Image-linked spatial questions

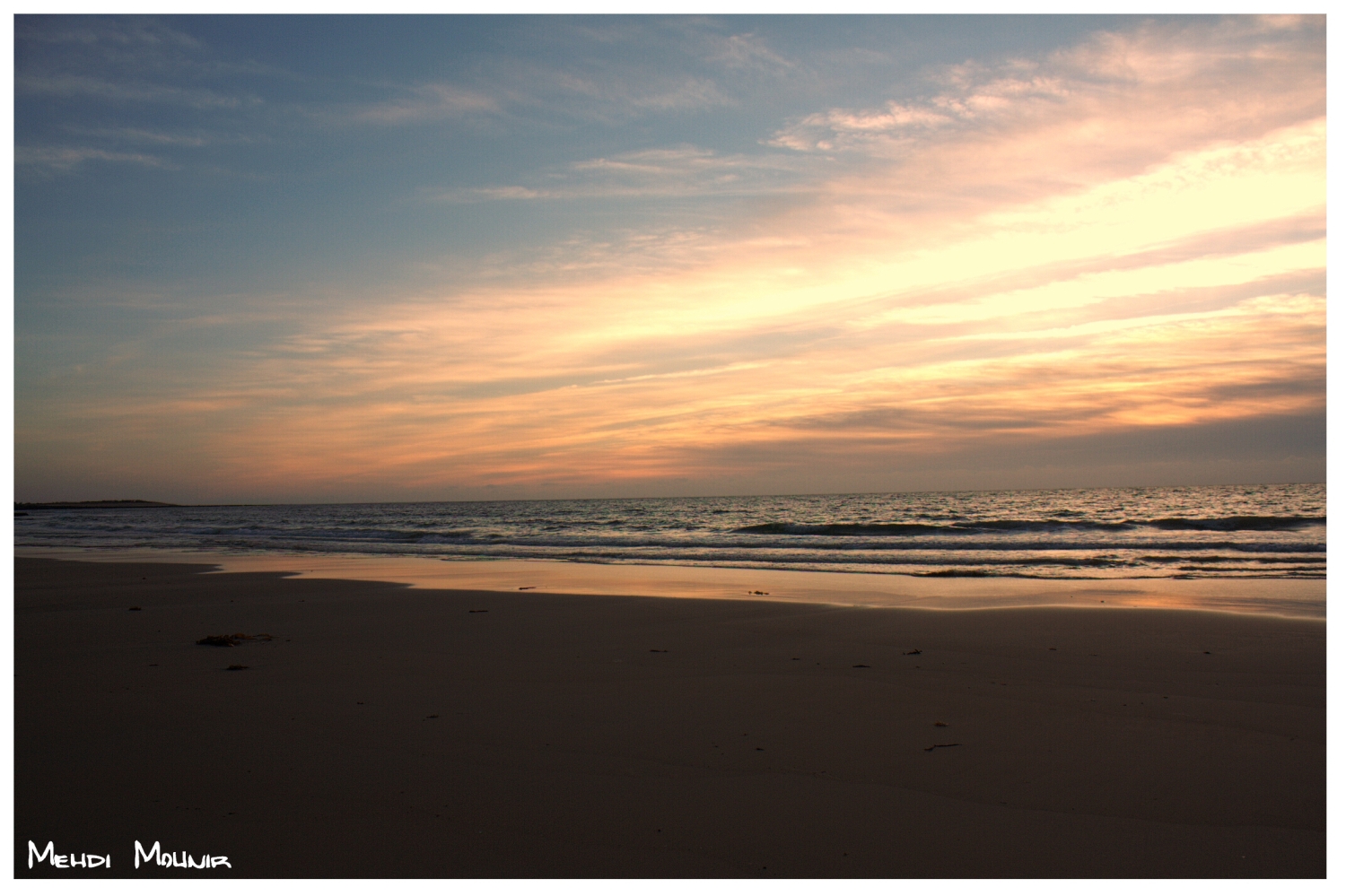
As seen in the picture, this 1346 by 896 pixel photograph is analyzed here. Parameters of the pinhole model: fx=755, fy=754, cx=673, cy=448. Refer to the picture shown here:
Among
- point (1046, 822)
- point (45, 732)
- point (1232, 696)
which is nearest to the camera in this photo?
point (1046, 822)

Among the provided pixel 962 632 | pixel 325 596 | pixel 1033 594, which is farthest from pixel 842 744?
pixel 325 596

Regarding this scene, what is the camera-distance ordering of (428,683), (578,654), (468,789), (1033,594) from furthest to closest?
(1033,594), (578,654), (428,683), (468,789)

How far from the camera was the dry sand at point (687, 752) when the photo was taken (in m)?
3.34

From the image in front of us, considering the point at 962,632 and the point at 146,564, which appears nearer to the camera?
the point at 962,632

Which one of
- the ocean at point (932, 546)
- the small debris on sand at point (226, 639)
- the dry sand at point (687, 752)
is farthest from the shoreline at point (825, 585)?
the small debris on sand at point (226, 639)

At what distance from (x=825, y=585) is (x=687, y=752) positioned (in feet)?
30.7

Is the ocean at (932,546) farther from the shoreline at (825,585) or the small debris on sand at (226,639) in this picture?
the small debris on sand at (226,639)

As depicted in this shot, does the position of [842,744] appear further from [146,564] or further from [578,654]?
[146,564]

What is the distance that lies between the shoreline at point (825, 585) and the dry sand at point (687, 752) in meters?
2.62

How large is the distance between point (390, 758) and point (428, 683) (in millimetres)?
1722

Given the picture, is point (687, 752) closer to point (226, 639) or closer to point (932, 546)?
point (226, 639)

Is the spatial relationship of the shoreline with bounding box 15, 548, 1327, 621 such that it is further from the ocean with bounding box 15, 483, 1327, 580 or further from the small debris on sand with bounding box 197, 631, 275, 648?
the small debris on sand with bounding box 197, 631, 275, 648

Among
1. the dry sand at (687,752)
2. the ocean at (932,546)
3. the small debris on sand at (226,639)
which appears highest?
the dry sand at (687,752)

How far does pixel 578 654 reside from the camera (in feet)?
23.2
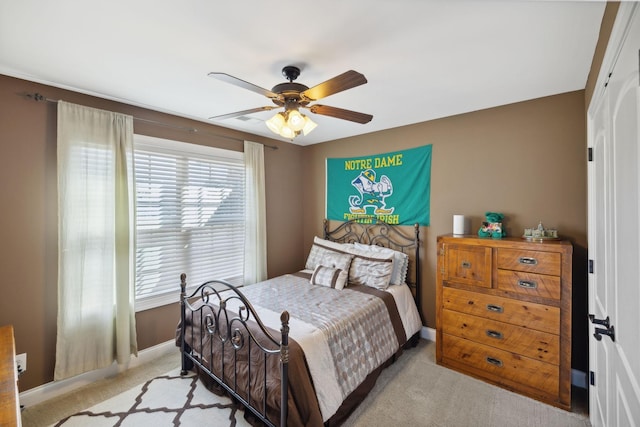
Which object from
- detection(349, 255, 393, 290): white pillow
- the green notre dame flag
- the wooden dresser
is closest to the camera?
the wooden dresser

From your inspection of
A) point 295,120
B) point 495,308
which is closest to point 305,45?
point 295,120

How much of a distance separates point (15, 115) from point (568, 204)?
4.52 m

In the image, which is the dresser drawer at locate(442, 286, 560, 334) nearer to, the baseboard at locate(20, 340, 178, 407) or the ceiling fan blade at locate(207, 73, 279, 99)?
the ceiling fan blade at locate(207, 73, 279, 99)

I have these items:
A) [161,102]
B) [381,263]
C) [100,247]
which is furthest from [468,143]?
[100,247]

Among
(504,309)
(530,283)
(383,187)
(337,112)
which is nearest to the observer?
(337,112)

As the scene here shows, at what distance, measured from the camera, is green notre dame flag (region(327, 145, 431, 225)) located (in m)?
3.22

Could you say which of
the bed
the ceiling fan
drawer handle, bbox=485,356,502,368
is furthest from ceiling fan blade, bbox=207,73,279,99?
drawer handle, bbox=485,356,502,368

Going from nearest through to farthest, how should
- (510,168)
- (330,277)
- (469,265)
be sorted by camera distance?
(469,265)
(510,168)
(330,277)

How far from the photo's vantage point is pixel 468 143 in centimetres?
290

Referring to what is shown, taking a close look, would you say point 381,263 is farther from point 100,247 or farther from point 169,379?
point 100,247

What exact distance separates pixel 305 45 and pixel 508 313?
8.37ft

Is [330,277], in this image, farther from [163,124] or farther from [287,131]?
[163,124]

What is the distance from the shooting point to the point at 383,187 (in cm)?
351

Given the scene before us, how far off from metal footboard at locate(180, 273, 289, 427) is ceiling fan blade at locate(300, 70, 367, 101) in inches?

#### What is asked:
Repeat each entry exactly as it appears; skip any picture.

#### Correct output:
As seen in the picture, this 1346 by 896 pixel photograph is analyzed here. Parameters of the pinhole model: fx=755, fy=754, cx=673, cy=448. Refer to the picture shown here:
Among
- point (1046, 822)
- point (45, 732)
- point (1232, 696)
which is nearest to the camera in this photo?
point (1046, 822)

Among the provided pixel 962 632 | pixel 325 596 | pixel 1033 594, which is farthest from pixel 842 744?
pixel 325 596

Regarding this scene, what is the camera-distance ordering of (428,683), (578,654), (468,789), (1033,594) from furthest to closest?
(1033,594), (578,654), (428,683), (468,789)

How far from the camera was the dry sand at point (687, 752) when the photo was taken (in m)?
3.34

From the image in front of us, considering the point at 962,632 and the point at 146,564, which appears nearer to the camera?
the point at 962,632

Which one of
- the ocean at point (932, 546)
- the small debris on sand at point (226, 639)
- the dry sand at point (687, 752)
is farthest from the shoreline at point (825, 585)?
the small debris on sand at point (226, 639)

At what distance from (x=825, y=585) is (x=687, y=752) positioned (in feet)?
30.7

Is the ocean at (932,546) farther from the shoreline at (825,585) or the small debris on sand at (226,639) in this picture?
the small debris on sand at (226,639)

As depicted in this shot, does the position of [842,744] appear further from [146,564] or further from [578,654]?
[146,564]

What is the distance that lies between the shoreline at point (825, 585) and the dry sand at point (687, 752) in meters?
2.62

How large is the distance between point (390, 758) and point (428, 683) (in millimetres)?
1722

Given the picture, is point (687, 752) closer to point (226, 639) or closer to point (932, 546)?
point (226, 639)

Is the spatial relationship of the shoreline with bounding box 15, 548, 1327, 621 such that it is further from the ocean with bounding box 15, 483, 1327, 580 or further from the small debris on sand with bounding box 197, 631, 275, 648?
the small debris on sand with bounding box 197, 631, 275, 648

Among
1. the dry sand at (687,752)
2. the ocean at (932,546)
3. the small debris on sand at (226,639)
which appears highest?
the dry sand at (687,752)

How far does pixel 578 654 reside from the camera (in feet)?
23.2
Which object from
- detection(349, 255, 393, 290): white pillow
- the green notre dame flag
- the wooden dresser
is closest to the camera?
the wooden dresser

From your inspection of
A) point 295,120
B) point 495,308
which is closest to point 305,45?
point 295,120

How much of a distance separates point (15, 115) from point (568, 204)?
4.52 m

In the image, which is the dresser drawer at locate(442, 286, 560, 334) nearer to, the baseboard at locate(20, 340, 178, 407) or the ceiling fan blade at locate(207, 73, 279, 99)?
the ceiling fan blade at locate(207, 73, 279, 99)

I have these items:
A) [161,102]
B) [381,263]
C) [100,247]
which is furthest from [468,143]?
[100,247]

Among
(504,309)
(530,283)
(383,187)
(337,112)
which is nearest to the observer?
(337,112)

As the scene here shows, at what distance, measured from the camera, is green notre dame flag (region(327, 145, 431, 225)) located (in m)?
3.22

Could you say which of
the bed
the ceiling fan
drawer handle, bbox=485,356,502,368
is furthest from ceiling fan blade, bbox=207,73,279,99?
drawer handle, bbox=485,356,502,368

Going from nearest through to farthest, how should
- (510,168)
- (330,277)
- (469,265)
be sorted by camera distance?
(469,265)
(510,168)
(330,277)

How far from the photo's vantage point is pixel 468 143 in centimetres?
290

Referring to what is shown, taking a close look, would you say point 381,263 is farther from point 100,247 or farther from point 169,379?
point 100,247

What exact distance separates pixel 305 45 and pixel 508 313?
8.37ft

Is [330,277], in this image, farther from [163,124] or farther from [287,131]?
[163,124]

What is the distance from the shooting point to the point at 383,187 (in cm)?
351

Given the scene before us, how far off from metal footboard at locate(180, 273, 289, 427) is ceiling fan blade at locate(300, 70, 367, 101) in inches?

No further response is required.